WHAT YOU NEED TO DO » Retype exactly the lines that run from the line with "Легко снимается, легко монтируется" to the final line of the entries, keeping both ends and nothing else.

================

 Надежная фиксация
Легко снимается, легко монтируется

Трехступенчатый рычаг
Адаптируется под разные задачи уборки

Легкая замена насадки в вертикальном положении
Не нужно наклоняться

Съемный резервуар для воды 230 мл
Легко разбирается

================

REPLY »
Легко снимается, легко монтируется

Трехступенчатый рычаг
Адаптируется под разные задачи уборки

Легкая замена насадки в вертикальном положении
Не нужно наклоняться

Съемный резервуар для воды 230 мл
Легко разбирается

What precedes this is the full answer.